It is difficult to not personalize verbal assaults and there are reasons why that is so.
Responding to verbal abuse requires a strong self-awareness. That is why it is not easy to deal with these attacks. This is the second in a series of three posts. In this post, you are encouraged to distinguish the different reactions between one’s body, soul and spirit.
- What is the initial reaction to cursing?
- What is the initial thinking when abused?
- What is the desire when abused?
The first question is a physical reaction. The initial instinct is to use your body to stop the abuse. The victim mirrors their abuser!
The second question is the mental reaction. The initial instinct is to reason with the abuser. Fact: you cannot reason with an abuser!
The third question is the spiritual reaction. Overt aggression is often answered by passive aggression. At this stage, the victim enables their own abuse!
The Book of Proverbs in the Bible has much to say about cursing. Through the related axioms, we can formulate strategies to handle verbal abuse.
1. Cursing is like the continual, unrelenting fall of rain (Proverbs 27:14-15). The apostle Peter masked his discipleship to Jesus by cursing (Matthew 26:74). He was covering bitterness and confusion.
- Curses have causes and are not accidental outbursts (Proverbs 26:2).
- Visualize the cursing as a mask hiding the abuser’s face.
- Consider what it is the abuser is hiding.
2. Cursing is difficult NOT to personalize (Proverbs 10:19). Why? Because 90% of a person’s 40,000 – 60,000 thoughts per day are negative! Verbal abuse profanes the sanctuary of our space.
- Visualize the workspace of the abuser as your personal home.
- How does it feel to have your personal space invaded by outside influence?
- There is a natural desire to protect your family. Apply this feeling to those around you. You affect them when you are affected by verbal abuse.
3. The most effective strategy is to diffuse a negative spirit by a positive spirit (Proverbs 27:17).
- Unasked for and unwanted thoughts need to be confronted.
- Calmly and firmly respond along the lines: “Stop making me feel unworthy.” or simply just, “Stop it!”
- Visualize each unwanted thought as being written on a paper. Now mentally burn that paper in fire. As the smoke ascends, visualize the negativity disappearing.
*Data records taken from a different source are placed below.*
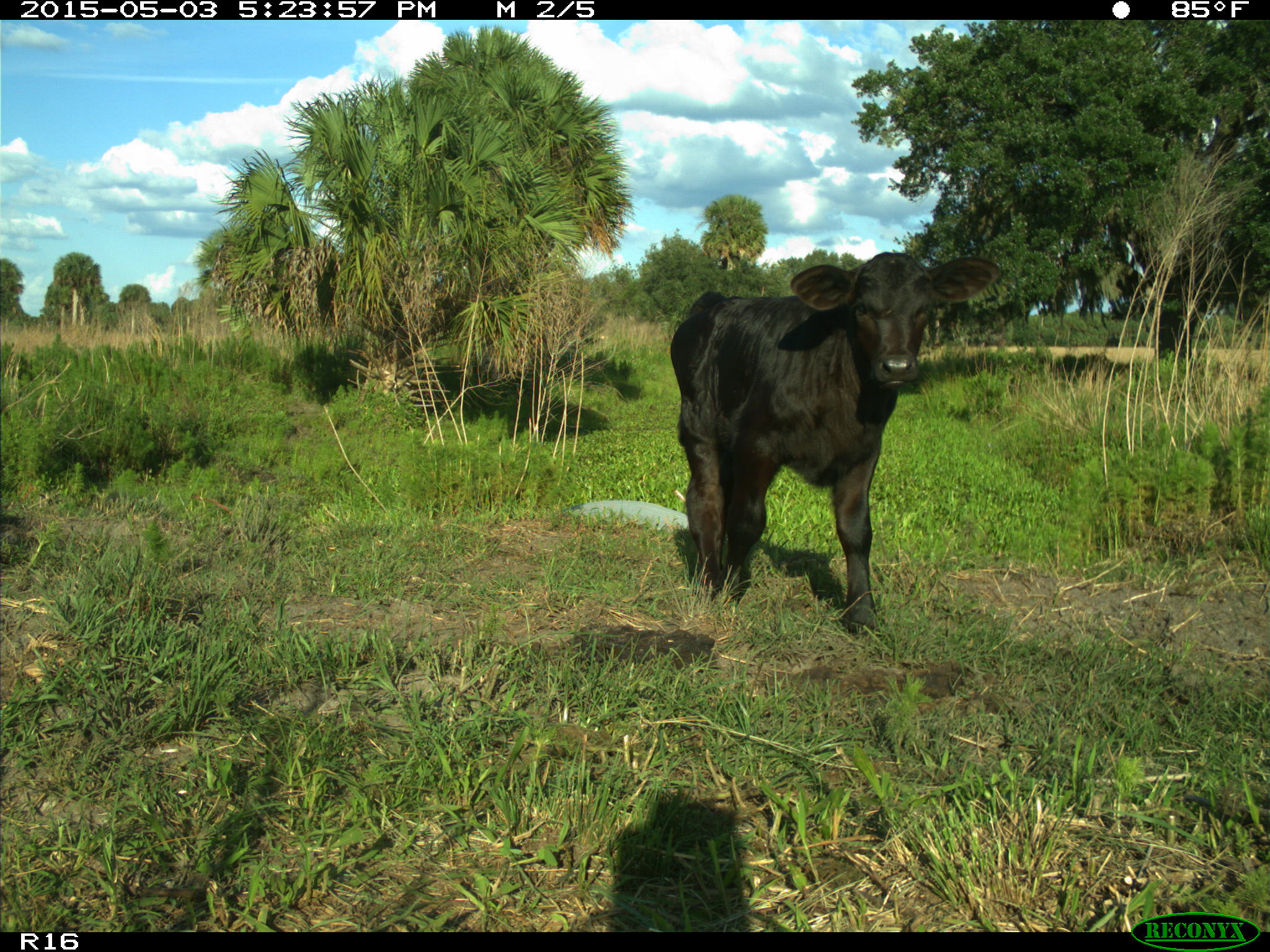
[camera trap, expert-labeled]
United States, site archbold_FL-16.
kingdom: Animalia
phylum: Chordata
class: Mammalia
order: Artiodactyla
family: Bovidae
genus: Bos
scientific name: Bos taurus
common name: domestic cow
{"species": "Bos taurus (domestic cow)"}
This exercise is even more powerful when performed literally.
Prayer for Healing Victims of Abuse
God of endless love,
ever caring, ever strong,
always present, always just:
You gave your only Son
to save us by the blood of his cross.
Gentle Jesus, shepherd of peace,
join to your own suffering
the pain of all who have been hurt
in body, mind, and spirit
by those who betrayed the trust placed in them.
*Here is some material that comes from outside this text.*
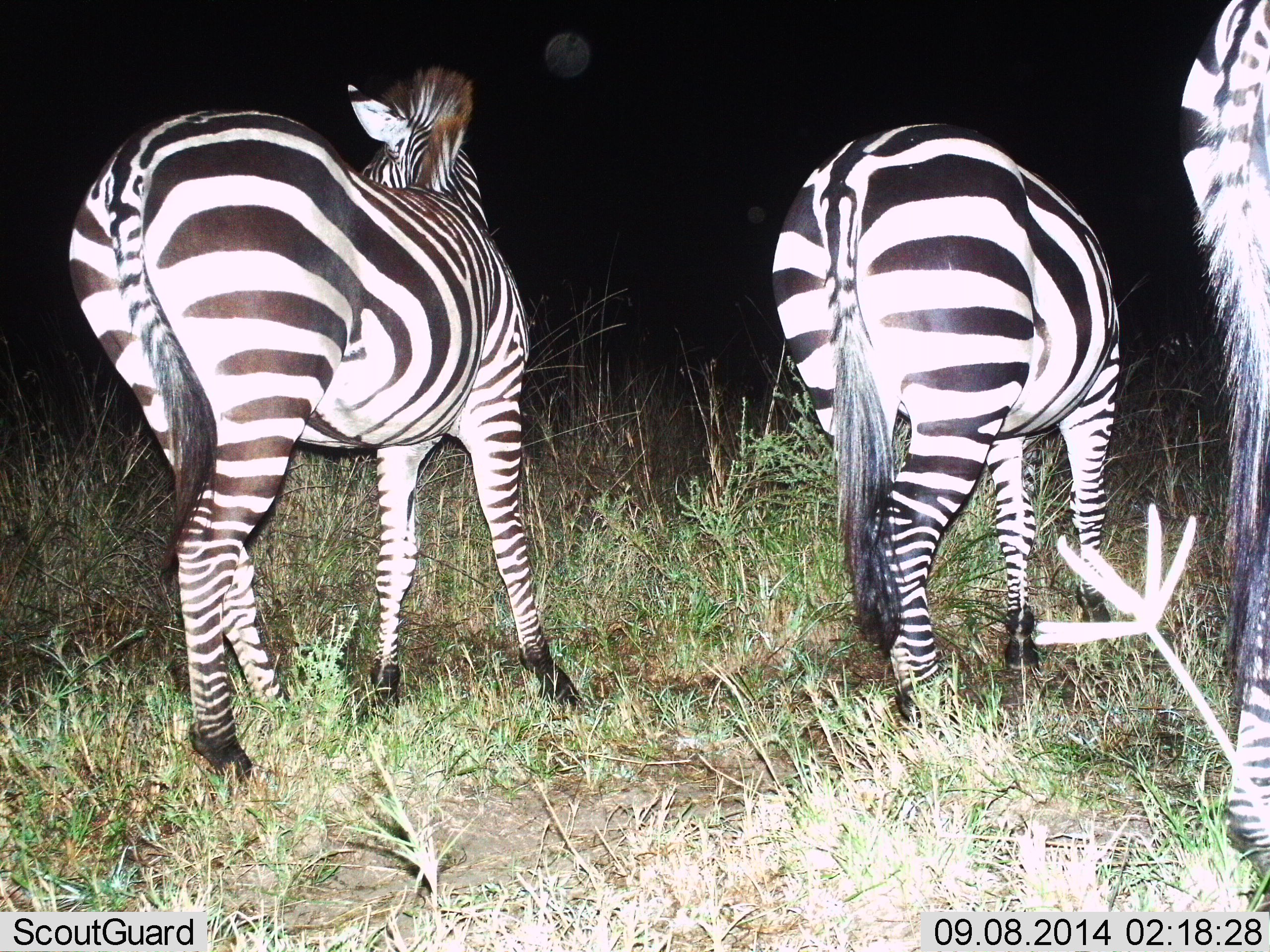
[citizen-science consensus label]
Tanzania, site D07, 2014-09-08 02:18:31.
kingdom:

Hear our cries as we agonize
over the harm done to our brothers and sisters.
Breathe wisdom into our prayers,
soothe restless hearts with hope,
steady shaken spirits with faith:
Show us the way to justice and wholeness,
enlightened by truth and enfolded in your mercy.
Holy Spirit, comforter of hearts,
heal your people’s wounds
and transform our brokenness.
Grant us courage and wisdom, humility and grace,
so that we may act with justice
and find peace in you.
We ask this through Christ, our Lord. Amen.
(The above prayer from the United States Conference of Catholic Bishops.)